▸ **Work instructions**:
Write out exactly the lines below that run from the line containing "From this viewpoint, is" through the last line of the records.

▸ **Given records**:
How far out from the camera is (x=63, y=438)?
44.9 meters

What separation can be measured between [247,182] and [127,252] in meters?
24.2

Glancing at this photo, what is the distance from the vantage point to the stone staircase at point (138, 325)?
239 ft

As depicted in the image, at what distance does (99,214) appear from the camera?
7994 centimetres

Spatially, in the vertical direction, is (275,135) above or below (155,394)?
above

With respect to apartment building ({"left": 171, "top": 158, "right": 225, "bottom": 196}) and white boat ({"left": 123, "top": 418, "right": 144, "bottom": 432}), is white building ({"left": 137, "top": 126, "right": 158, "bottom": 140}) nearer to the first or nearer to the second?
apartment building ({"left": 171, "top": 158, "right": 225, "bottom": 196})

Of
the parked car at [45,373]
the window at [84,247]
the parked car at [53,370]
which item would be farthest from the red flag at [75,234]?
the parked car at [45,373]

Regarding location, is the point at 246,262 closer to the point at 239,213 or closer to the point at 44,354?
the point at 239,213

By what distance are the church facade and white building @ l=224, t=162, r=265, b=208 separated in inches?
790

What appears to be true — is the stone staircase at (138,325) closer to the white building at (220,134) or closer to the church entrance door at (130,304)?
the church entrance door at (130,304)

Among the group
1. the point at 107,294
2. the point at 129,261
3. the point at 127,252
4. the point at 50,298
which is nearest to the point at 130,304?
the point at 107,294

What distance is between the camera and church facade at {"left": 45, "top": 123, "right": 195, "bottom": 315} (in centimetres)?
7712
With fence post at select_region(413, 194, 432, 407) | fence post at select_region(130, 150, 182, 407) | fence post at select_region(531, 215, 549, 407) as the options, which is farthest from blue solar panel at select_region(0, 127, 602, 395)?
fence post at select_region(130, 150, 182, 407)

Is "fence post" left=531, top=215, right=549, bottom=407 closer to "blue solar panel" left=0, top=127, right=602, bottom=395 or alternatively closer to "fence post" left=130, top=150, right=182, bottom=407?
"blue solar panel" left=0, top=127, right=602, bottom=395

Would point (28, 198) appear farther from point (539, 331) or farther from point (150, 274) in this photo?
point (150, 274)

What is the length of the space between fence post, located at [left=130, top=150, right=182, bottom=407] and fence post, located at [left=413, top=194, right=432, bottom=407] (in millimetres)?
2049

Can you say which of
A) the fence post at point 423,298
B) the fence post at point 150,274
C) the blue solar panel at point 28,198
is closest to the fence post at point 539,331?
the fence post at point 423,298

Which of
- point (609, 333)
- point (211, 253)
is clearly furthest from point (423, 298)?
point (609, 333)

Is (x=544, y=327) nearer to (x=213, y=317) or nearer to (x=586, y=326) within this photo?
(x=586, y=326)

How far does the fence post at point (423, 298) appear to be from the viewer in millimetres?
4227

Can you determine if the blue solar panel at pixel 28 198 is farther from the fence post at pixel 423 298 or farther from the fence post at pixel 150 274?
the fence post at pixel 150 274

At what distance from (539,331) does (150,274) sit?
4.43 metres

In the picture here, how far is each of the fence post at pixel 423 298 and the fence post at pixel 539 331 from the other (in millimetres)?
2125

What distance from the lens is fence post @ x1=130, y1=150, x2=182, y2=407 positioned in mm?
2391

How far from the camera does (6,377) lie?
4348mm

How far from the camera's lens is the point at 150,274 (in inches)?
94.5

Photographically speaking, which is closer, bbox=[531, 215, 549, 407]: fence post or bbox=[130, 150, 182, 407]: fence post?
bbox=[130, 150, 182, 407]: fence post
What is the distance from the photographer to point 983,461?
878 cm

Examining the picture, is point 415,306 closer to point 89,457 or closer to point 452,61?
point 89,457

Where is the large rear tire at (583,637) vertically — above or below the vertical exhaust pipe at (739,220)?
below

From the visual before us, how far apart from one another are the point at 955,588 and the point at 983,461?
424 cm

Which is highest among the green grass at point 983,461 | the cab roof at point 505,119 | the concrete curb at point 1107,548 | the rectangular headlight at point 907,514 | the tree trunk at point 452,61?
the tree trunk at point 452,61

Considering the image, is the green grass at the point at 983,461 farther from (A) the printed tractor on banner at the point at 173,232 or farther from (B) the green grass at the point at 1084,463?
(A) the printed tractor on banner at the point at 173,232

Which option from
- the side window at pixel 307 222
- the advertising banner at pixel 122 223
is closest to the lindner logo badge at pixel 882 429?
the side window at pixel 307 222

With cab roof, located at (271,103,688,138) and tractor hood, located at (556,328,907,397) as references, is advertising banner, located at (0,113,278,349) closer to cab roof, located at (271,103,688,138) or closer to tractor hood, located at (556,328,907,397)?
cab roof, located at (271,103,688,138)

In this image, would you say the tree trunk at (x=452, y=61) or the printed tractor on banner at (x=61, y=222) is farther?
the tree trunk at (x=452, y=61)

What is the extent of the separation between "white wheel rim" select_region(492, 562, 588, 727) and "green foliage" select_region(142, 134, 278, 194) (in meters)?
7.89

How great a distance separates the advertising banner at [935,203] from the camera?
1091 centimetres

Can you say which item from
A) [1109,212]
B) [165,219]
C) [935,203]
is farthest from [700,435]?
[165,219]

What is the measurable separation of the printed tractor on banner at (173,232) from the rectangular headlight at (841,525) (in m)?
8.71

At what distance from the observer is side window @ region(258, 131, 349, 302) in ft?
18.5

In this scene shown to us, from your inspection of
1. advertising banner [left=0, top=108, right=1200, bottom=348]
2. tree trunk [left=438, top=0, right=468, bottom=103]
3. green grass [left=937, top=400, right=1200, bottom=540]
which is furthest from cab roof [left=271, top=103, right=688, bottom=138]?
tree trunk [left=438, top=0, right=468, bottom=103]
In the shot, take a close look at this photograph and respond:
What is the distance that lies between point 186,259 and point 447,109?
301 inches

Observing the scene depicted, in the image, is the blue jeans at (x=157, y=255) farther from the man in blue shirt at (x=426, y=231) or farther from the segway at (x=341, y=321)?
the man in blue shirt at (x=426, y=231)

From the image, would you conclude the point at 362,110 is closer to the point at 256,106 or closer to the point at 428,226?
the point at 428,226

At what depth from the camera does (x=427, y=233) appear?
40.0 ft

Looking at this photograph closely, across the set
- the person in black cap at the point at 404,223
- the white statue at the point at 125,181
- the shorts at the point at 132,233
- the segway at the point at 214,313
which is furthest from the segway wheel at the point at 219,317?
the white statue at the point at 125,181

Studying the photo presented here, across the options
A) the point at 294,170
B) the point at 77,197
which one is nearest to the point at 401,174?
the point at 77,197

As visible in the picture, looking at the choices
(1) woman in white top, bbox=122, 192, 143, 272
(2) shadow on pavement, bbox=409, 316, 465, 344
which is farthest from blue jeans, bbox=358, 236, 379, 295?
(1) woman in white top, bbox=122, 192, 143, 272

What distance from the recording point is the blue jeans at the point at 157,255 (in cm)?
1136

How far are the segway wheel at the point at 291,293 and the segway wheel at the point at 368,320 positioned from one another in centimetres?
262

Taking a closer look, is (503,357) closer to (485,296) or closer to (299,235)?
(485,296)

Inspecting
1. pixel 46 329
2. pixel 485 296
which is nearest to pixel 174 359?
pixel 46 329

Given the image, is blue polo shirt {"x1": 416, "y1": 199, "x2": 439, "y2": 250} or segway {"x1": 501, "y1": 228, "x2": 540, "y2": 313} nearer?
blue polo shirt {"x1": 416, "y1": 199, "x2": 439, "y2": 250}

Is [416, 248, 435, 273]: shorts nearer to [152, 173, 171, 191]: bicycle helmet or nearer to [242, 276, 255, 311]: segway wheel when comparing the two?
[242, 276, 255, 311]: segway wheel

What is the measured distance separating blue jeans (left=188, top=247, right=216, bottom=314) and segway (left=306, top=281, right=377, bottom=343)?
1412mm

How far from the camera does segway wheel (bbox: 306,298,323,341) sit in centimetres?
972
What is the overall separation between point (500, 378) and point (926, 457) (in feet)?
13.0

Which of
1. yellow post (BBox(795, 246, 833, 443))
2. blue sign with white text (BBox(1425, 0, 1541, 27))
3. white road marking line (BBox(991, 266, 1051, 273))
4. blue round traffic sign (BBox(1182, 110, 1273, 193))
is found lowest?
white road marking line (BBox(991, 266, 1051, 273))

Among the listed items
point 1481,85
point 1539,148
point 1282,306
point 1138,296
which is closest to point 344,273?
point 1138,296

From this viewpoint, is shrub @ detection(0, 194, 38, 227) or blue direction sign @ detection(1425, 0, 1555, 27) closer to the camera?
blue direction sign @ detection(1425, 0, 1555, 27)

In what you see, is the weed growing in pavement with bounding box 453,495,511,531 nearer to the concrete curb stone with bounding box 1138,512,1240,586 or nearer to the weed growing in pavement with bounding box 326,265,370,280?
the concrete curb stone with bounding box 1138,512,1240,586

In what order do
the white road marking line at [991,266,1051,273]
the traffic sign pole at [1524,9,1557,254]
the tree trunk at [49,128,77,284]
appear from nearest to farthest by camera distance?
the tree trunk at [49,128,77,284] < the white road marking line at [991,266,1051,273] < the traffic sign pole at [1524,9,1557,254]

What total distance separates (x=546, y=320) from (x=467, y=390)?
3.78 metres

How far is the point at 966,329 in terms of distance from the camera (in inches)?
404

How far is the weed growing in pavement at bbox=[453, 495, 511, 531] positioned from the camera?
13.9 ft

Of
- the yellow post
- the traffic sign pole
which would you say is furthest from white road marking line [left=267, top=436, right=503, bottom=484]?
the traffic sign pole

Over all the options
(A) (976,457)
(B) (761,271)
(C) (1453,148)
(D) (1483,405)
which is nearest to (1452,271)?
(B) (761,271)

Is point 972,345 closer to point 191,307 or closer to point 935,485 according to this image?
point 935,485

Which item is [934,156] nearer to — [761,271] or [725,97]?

▸ **Correct output**:
From this viewpoint, is shrub @ detection(0, 194, 38, 227) or blue direction sign @ detection(1425, 0, 1555, 27) closer to the camera?
blue direction sign @ detection(1425, 0, 1555, 27)

In what you see, is the weed growing in pavement with bounding box 453,495,511,531 nearer to the concrete curb stone with bounding box 1138,512,1240,586 or nearer to the weed growing in pavement with bounding box 326,265,370,280?
the concrete curb stone with bounding box 1138,512,1240,586

In what order do
the white road marking line at [991,266,1051,273]
the traffic sign pole at [1524,9,1557,254]
the tree trunk at [49,128,77,284]
appear from nearest to farthest by camera distance?
the tree trunk at [49,128,77,284] < the white road marking line at [991,266,1051,273] < the traffic sign pole at [1524,9,1557,254]

What total distance separates (x=546, y=320) from (x=467, y=390)?
3.78 metres

How far is the point at 966,329 in terms of distance from the camera (in inches)?
404

How far is the weed growing in pavement at bbox=[453, 495, 511, 531] positioned from the camera?
13.9 ft

Of
- the yellow post
- the traffic sign pole
which would you say is furthest from white road marking line [left=267, top=436, right=503, bottom=484]?
the traffic sign pole

Over all the options
(A) (976,457)
(B) (761,271)
(C) (1453,148)
(D) (1483,405)
which is nearest to (1452,271)?
(B) (761,271)

Is point 972,345 closer to point 191,307 or closer to point 935,485 according to this image?
point 935,485

Which item is [934,156] nearer to — [761,271] or [725,97]?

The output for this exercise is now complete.